Bitte gib den Textauszug von „Was führte dich“ bis einschließlich „ist euer Schwerpunkt?“ erneut wieder und benenne dabei „Infoveranstaltung“ in „Informationsveranstaltung“ um.

TEXTAUSZUG -

------------

Daniel Welling

Person Daniel Welling, 25 Jahre alt

Studienbereich Maschinenbau

 

Was führte dich zum Race-Ing. Team und wie lange bist du schon dabei?

Ich bin auf das Race Ing. Team durch eine Infoveranstaltung in diesem Sommer aufmerksam geworden. Bei der Vorstellung des Teams wurden auch die noch anstehenden Aufgaben erläutert, wobei ich die Chance sah, mein im Studium erworbenes Wissen praktisch anwenden zu können. Ich kam mit dem Vorhaben in das Team das Fahrwerk von einem Stahlfahrwerk auf ein CFK-Fahrwerk umzugestalten. Im Verlauf der konzeptionellen Designphase bin ich dann jedoch über die Abteilung Aerodynamik zur Monocoque Konstruktion gekommen. Da bei der Konstruktion sämtliche Schnittstellen zu den anderen Baugruppen beachtet werden müssen, habe ich auch die Leitung für die Abteilung Frame and Body übernommen.


Was ist euer Schwerpunkt?

Die Baugruppe Frame and Body beschäftigt sich mit der konzeptionellen Auslegung, der Konstruktion und der Fertigungsplanung des Monocoques, des Heckrahmens und sämtlicher Aeroteile. Das Monocoque ist der Teil des Fahrzeuges in dem später der Fahrer sitzt. Es beinhaltet außerdem den Motor, sowie den Tank und dient der Befestigung des vorderen Fahrwerks, sowie des Kühlers. Monocoque bedeutet, dass die komplette „Außenhaut“ des Fahrzeuges die auftretenden Kräfte aufnimmt. Bei dem RI-18 besteht das Monocoque aus einem Kohlefasersandwich, wodurch erheblich Gewicht eingespart werden kann. An das Monocoque wird der Heckrahmen angeschraubt, welcher als Gitterrohrrahmen ausgeführt wird. Dieser dient der Befestigung des hinteren Fahrwerks, sowie des Heckflügels. Genau wie das Monocoque wird auch der Heckrahmen mit Hilfe von Computersimulationen konstruiert und berechnet. Dies gewährleistet, dass die auftretenden Kräfte bei minimalem Gewicht aufgenommen werden können. Der dritte große Bereich ist die Aerodynamik. Diese beschränkt sich nicht nur auf den Front- und Heckflügel. Das gesamte Fahrzeug muss hierbei als Ganzes betrachtet werden, um zu einem optimalen Ergebnis zu kommen. Das Ziel ist nicht nur möglichst viel Abtrieb zu generieren, sondern auch die Kühlung des Motors zu gewährleisten, sowie den Widerstand zu minimieren. Auch die Aerodynamisch Auslegung erfolgt mithilfe von Computersimulationen.

------------

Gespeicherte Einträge
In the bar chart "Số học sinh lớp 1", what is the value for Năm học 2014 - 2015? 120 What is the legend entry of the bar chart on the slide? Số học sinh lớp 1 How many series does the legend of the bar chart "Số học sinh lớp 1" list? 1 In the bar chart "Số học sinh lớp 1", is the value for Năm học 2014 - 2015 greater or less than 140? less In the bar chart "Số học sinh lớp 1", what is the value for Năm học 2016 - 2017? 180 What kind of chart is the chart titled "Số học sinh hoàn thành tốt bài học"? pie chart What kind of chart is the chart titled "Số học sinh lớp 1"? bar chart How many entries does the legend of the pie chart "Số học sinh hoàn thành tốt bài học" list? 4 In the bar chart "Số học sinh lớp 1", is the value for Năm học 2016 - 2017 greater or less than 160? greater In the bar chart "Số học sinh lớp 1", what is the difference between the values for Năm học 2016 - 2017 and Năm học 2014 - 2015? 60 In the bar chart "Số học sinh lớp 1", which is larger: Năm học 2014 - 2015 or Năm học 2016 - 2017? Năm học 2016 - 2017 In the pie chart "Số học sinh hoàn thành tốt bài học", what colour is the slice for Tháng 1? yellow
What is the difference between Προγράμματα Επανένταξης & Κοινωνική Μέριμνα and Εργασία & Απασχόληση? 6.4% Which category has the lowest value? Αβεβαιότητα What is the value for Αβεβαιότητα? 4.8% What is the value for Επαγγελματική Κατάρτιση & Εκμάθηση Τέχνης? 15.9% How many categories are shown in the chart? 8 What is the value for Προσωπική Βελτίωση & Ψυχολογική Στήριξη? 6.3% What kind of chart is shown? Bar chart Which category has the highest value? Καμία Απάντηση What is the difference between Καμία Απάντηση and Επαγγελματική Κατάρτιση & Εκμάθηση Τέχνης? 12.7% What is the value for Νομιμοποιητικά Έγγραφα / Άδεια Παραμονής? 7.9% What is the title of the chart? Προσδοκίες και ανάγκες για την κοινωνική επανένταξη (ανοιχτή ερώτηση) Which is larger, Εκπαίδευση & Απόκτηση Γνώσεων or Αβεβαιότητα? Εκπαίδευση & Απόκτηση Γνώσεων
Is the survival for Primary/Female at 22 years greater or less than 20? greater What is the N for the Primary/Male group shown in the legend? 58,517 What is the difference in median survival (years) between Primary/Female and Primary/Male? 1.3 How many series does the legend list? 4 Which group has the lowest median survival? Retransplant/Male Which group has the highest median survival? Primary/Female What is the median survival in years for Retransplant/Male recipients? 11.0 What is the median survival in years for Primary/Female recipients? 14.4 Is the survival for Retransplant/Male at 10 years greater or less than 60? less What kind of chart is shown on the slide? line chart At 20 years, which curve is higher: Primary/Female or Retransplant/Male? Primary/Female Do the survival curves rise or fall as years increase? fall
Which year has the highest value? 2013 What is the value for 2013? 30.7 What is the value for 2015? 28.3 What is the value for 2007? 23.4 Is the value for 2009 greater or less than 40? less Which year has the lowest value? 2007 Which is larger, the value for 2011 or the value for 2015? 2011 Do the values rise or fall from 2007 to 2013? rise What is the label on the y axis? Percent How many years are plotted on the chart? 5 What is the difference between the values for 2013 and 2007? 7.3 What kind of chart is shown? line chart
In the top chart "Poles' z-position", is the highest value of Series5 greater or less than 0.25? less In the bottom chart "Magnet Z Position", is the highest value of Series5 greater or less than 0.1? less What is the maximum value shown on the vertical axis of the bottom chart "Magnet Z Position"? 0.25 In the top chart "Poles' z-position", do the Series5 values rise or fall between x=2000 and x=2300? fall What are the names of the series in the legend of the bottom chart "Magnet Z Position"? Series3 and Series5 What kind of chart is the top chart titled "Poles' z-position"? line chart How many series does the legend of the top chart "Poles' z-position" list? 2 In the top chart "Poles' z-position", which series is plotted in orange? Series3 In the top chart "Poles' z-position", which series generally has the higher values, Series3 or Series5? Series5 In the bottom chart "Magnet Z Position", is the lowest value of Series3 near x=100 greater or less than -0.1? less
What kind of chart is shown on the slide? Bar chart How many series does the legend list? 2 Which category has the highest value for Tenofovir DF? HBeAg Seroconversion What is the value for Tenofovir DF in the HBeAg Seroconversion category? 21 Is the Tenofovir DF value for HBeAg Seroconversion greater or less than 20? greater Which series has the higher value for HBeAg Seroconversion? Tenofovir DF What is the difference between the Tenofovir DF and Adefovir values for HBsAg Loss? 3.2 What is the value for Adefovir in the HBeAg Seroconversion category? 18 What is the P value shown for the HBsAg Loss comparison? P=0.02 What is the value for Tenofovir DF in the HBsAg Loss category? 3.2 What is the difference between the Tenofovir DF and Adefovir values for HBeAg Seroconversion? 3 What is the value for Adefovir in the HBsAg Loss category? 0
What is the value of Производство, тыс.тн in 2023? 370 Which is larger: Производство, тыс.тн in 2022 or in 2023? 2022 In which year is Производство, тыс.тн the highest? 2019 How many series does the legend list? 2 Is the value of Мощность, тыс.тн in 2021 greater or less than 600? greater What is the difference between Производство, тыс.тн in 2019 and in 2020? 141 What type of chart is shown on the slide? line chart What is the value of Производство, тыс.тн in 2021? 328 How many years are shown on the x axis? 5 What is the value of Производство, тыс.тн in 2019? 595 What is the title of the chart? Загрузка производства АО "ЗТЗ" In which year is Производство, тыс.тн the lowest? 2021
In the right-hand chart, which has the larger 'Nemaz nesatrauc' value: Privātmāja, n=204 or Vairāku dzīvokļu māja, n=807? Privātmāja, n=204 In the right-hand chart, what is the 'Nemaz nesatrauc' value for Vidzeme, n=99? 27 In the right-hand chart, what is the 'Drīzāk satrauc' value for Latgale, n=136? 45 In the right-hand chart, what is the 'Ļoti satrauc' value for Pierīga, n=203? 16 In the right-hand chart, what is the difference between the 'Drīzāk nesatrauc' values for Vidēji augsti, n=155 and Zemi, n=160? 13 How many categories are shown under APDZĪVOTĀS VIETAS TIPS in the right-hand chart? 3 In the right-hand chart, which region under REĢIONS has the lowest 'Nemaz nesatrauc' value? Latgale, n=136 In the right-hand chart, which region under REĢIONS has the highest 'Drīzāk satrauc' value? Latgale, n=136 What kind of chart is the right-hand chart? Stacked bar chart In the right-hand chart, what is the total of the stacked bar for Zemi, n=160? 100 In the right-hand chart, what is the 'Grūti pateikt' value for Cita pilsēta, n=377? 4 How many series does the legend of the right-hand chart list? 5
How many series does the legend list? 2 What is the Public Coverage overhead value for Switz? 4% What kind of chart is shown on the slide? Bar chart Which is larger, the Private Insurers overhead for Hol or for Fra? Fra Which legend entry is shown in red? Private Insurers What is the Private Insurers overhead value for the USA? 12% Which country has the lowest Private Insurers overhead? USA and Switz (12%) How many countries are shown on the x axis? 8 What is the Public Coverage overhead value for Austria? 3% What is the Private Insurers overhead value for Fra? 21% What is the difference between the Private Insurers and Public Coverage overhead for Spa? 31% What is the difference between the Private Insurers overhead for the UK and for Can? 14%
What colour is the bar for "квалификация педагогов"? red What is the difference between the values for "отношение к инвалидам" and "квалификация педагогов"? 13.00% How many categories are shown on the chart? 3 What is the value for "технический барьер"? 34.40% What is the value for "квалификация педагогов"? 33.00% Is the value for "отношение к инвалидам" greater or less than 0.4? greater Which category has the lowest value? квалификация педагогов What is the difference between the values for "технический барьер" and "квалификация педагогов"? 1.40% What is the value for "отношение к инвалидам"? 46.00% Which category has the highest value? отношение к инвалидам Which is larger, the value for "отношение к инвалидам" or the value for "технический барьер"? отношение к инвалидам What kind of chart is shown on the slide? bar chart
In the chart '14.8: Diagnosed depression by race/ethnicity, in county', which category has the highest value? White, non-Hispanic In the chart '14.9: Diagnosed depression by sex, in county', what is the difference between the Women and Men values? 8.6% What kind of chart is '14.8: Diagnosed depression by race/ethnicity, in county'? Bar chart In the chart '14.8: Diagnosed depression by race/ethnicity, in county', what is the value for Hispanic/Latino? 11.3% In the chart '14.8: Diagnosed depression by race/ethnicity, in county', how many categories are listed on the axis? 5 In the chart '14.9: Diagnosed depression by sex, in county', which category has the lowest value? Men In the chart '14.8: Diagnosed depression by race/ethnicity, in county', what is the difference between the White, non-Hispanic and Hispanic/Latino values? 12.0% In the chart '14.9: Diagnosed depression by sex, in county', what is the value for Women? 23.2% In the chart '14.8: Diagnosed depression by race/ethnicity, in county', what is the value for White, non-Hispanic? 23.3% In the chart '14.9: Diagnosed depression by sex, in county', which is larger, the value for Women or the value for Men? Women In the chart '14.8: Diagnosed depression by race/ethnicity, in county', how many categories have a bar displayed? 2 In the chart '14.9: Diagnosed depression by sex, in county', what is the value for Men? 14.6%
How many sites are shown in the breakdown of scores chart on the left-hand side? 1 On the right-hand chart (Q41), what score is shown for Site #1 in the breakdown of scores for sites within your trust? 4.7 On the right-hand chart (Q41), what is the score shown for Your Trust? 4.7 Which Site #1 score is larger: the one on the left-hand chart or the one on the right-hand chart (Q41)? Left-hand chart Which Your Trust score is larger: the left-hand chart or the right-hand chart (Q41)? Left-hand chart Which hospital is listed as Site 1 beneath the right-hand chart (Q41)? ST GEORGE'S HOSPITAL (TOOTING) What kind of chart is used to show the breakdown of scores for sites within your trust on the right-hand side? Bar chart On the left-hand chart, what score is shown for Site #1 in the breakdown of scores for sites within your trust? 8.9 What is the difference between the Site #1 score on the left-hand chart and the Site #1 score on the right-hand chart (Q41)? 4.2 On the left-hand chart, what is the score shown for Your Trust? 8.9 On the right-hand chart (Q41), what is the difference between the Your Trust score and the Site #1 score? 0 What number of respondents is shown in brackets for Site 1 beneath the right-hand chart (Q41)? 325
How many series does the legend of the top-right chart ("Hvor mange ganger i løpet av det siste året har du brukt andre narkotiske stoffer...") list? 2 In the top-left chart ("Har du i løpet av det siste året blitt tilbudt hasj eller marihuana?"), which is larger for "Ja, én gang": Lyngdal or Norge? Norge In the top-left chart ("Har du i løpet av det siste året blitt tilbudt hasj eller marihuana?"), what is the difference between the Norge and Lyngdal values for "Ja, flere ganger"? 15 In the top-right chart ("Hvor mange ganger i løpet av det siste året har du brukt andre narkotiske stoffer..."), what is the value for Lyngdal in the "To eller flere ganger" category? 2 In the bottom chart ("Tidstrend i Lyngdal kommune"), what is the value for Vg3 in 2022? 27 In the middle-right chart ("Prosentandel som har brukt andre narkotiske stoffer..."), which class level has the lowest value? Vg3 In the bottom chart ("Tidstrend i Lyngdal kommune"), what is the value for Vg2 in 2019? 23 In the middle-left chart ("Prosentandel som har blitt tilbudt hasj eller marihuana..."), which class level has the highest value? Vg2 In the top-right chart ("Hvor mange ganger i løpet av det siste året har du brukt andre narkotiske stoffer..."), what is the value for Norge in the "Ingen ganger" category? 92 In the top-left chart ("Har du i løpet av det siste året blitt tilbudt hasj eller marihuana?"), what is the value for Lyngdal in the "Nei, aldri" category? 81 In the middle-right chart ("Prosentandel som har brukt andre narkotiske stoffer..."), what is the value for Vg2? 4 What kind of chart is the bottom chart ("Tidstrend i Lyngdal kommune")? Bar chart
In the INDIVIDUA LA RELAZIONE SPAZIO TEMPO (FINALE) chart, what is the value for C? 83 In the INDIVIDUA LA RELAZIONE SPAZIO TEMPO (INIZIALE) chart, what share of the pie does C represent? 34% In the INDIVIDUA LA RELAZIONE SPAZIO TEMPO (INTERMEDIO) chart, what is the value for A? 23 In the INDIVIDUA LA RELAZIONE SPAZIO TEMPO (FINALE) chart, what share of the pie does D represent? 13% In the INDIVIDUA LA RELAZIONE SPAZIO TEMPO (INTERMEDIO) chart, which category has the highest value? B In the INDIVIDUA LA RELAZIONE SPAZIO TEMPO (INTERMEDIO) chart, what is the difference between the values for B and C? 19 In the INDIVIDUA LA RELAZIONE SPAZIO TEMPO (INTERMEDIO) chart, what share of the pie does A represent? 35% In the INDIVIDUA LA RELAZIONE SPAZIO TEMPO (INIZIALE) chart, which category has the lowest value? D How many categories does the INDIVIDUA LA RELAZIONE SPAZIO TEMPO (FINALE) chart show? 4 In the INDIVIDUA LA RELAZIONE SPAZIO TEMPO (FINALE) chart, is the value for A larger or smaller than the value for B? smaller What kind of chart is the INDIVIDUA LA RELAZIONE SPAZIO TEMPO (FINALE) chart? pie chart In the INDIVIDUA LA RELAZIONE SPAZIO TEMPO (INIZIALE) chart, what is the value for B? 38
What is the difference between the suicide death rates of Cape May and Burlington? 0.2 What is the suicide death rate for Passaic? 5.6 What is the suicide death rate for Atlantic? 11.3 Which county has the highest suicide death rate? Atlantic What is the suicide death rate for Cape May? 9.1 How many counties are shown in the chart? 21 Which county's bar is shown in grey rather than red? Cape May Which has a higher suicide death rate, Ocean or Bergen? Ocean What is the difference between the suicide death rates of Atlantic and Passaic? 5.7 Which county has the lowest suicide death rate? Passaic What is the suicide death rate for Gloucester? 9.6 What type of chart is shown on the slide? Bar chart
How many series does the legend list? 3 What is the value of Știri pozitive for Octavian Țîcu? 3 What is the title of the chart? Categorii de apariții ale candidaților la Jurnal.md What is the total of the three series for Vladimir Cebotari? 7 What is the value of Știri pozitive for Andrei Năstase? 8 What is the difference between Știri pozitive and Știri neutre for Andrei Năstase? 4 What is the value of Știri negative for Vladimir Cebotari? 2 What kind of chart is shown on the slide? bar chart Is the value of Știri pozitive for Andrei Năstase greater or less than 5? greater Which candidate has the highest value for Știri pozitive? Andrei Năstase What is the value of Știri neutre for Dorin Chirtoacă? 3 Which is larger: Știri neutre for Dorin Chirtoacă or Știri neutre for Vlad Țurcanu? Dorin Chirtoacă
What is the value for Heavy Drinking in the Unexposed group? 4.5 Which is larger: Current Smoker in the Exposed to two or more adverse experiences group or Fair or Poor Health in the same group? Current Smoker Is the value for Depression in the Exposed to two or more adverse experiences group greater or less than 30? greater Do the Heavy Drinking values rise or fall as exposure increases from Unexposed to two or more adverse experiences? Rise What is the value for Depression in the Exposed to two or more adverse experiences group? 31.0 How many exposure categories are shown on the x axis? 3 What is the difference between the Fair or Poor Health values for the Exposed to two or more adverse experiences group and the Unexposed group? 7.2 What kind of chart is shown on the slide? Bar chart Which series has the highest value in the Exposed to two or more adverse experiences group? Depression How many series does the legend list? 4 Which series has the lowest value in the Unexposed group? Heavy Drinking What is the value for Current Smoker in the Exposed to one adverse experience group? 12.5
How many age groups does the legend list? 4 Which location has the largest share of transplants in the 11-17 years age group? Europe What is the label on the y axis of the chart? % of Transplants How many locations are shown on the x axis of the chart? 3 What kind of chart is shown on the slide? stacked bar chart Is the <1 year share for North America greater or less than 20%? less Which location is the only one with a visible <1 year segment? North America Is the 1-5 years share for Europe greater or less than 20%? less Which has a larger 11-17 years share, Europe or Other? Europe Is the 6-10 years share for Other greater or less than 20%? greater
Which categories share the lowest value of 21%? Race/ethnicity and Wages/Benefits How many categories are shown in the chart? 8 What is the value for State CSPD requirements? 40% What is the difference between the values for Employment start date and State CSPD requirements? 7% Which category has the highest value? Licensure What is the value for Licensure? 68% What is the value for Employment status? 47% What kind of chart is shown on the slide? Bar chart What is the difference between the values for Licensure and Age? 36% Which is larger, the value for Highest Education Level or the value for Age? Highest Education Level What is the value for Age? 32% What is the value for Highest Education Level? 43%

------------

ERGEBNIS -
Was führte dich zum Race-Ing. Team und wie lange bist du schon dabei?

Ich bin auf das Race Ing. Team durch eine Informationsveranstaltung in diesem Sommer aufmerksam geworden. Bei der Vorstellung des Teams wurden auch die noch anstehenden Aufgaben erläutert, wobei ich die Chance sah, mein im Studium erworbenes Wissen praktisch anwenden zu können. Ich kam mit dem Vorhaben in das Team das Fahrwerk von einem Stahlfahrwerk auf ein CFK-Fahrwerk umzugestalten. Im Verlauf der konzeptionellen Designphase bin ich dann jedoch über die Abteilung Aerodynamik zur Monocoque Konstruktion gekommen. Da bei der Konstruktion sämtliche Schnittstellen zu den anderen Baugruppen beachtet werden müssen, habe ich auch die Leitung für die Abteilung Frame and Body übernommen.


Was ist euer Schwerpunkt?